While there is not yet an industry standard benchmark for measuring the performance of Hadoop systems (yes, there is work in progress – WBDB, BigDataTop100 etc), workloads like TeraSort have become a popular choice to benchmark and stress test Hadoop clusters.
TeraSort is very simple, consists of three map/reduce programs (i) TeraGen – generates the dataset (ii) TeraSort – samples and sort the dataset (iii) TeraValidate – validates the output. With multiple vendors now publishing TeraSort results, organizations can make reasonable performance comparisons while evaluating Hadoop clusters.

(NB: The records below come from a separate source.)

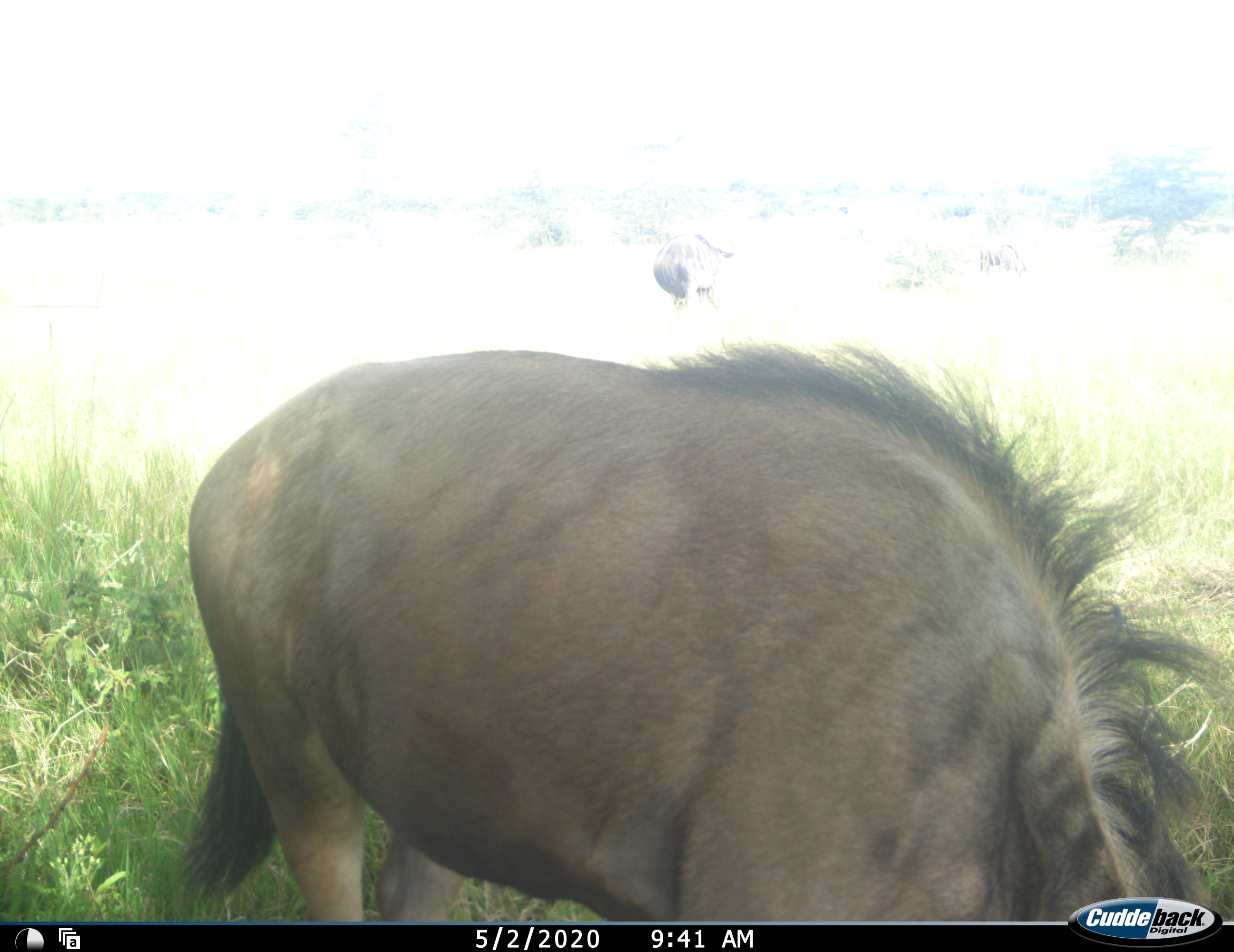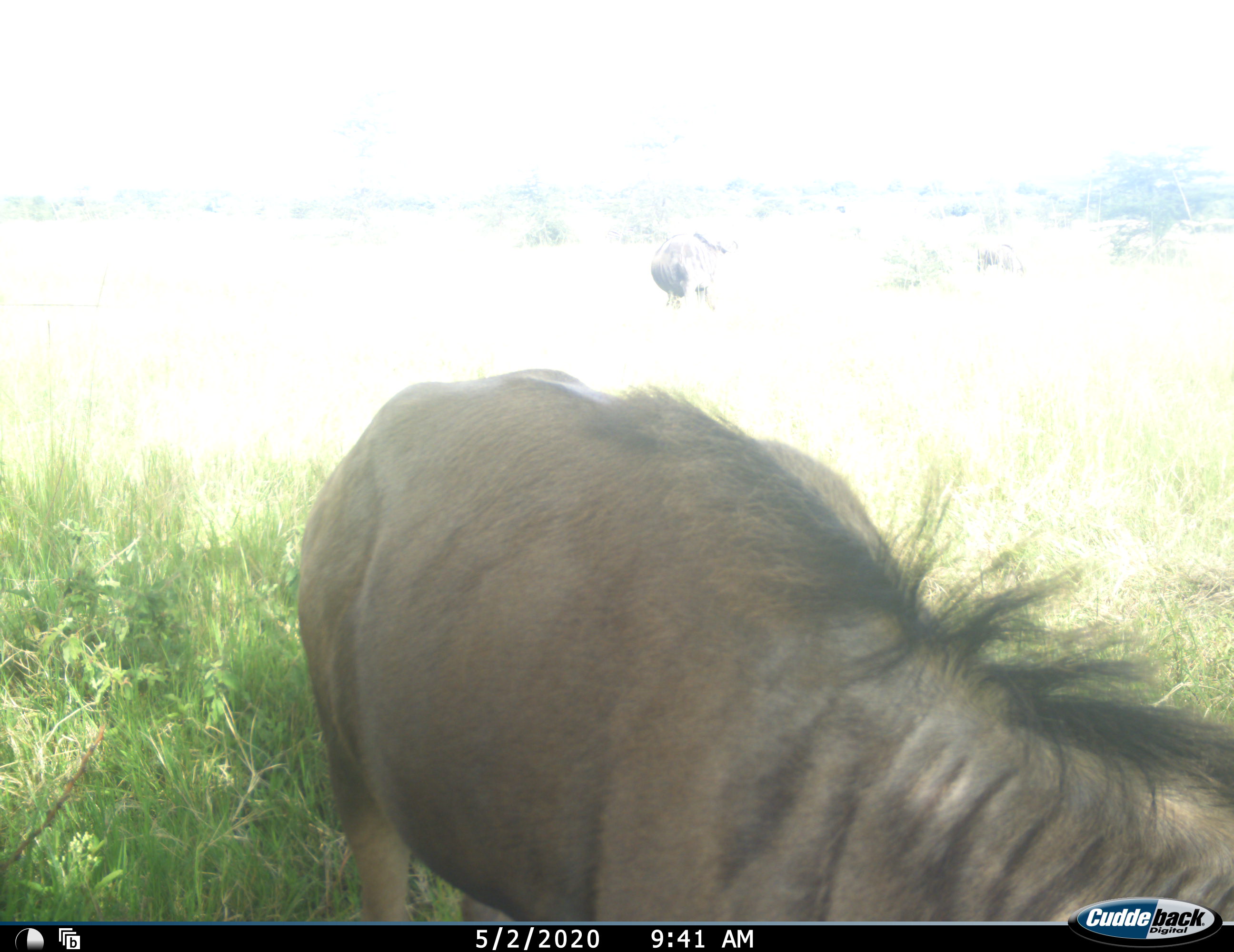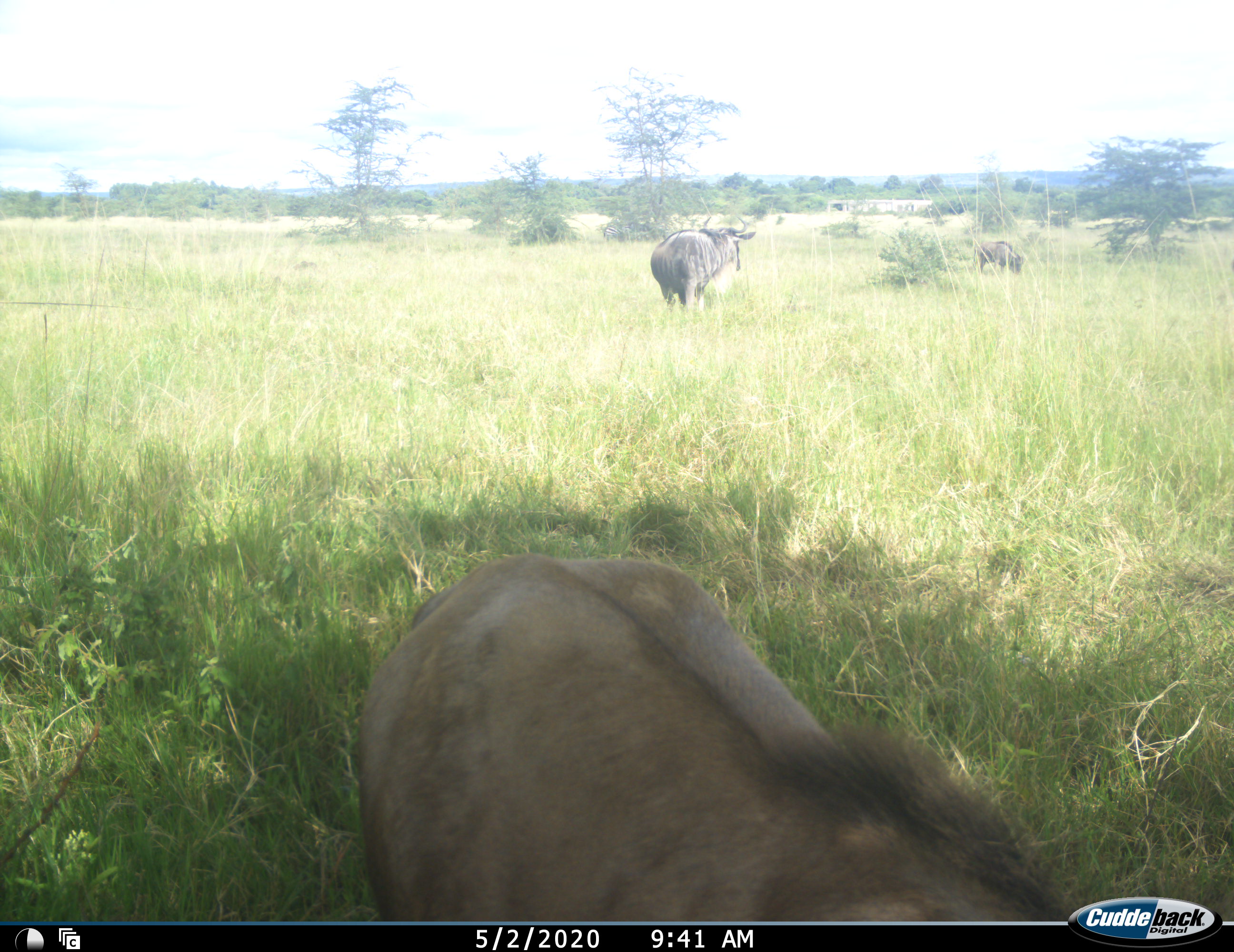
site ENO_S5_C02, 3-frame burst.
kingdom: Animalia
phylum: Chordata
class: Mammalia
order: Artiodactyla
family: Bovidae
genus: Connochaetes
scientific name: Connochaetes taurinus taurinus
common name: blue wildebeest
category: wildebeestblue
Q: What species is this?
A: Wildebeestblue (blue wildebeest) (Connochaetes taurinus taurinus).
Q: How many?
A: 3.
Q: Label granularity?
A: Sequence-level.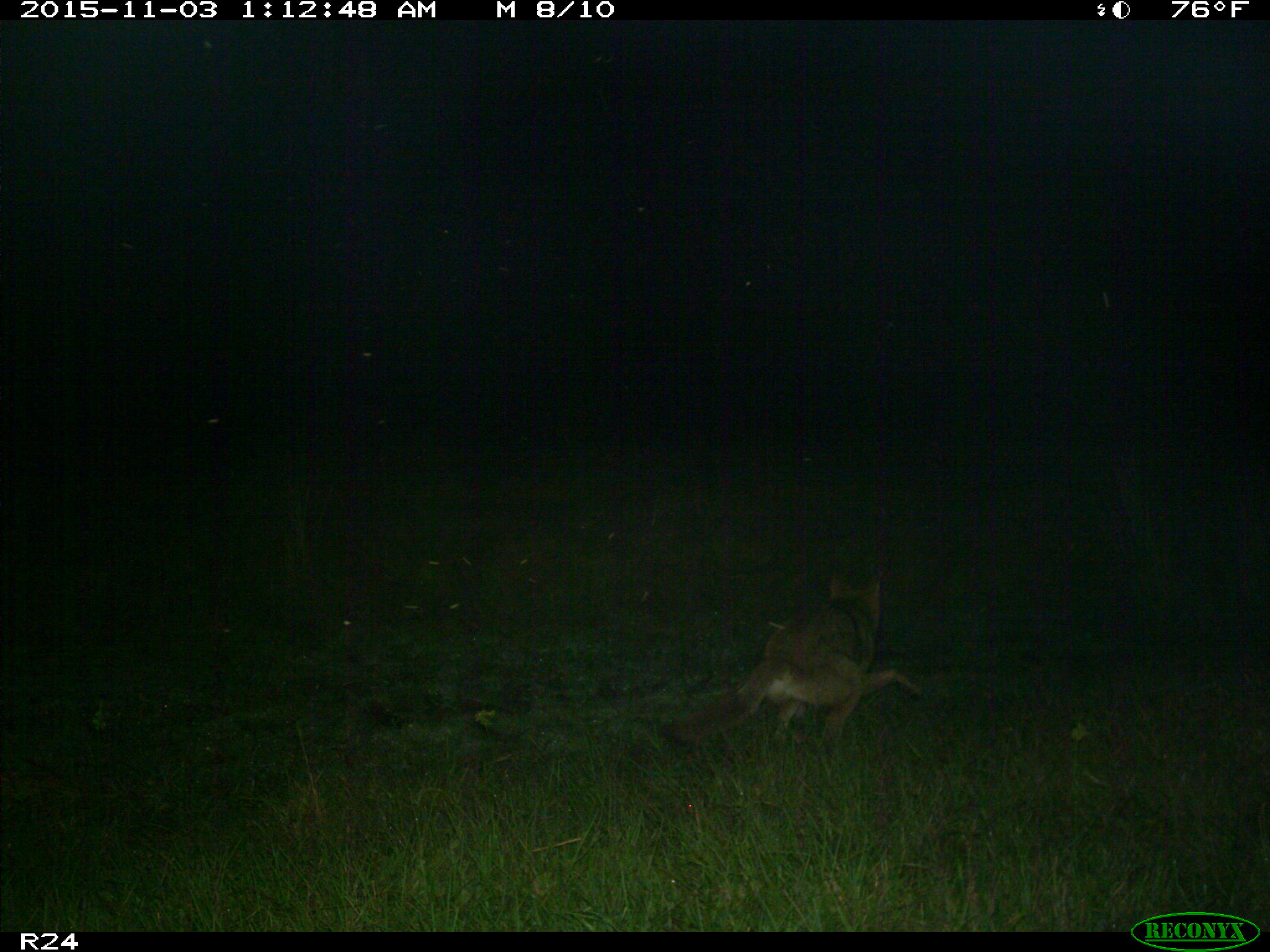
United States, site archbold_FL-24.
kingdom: Animalia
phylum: Chordata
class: Mammalia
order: Carnivora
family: Canidae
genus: Canis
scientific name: Canis latrans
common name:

We conducted a series of TeraSort tests on our popular Cisco UCS Common Platform Architecture (CPA) for Big Data rack with 16 Cisco UCS C240 M3 Rack Servers equipped with two Intel Xeon E5-2665 processors, running Apache Hadoop distribution, see figure below, demonstrating industry leading performance and scalability over a range of data set sizes from 100GB to 50TB. For example, out of the box, our 10TB result is 40 percent faster than HP’s published result on 18 HP ProLiant DL380 Servers equipped with two Intel Xeon E5-2667 processors.
While Hadoop offers many advantages for organizations, the Cisco story isn’t complete without including collaborations with our ecosystem partners that enables us to offer complete solution stacks. We support leading Hadoop distributions including Cloudera, HortonWorks, Intel, MapR, and Pivotal on our Cisco UCS Common Platform Architecture (CPA) for Big Data. We just announced our Big Data Design Zone that offers Cisco Validated Designs (CVD) – pretested and validated architectures that accelerate the time to value for customers while reducing risks and deployment challenges.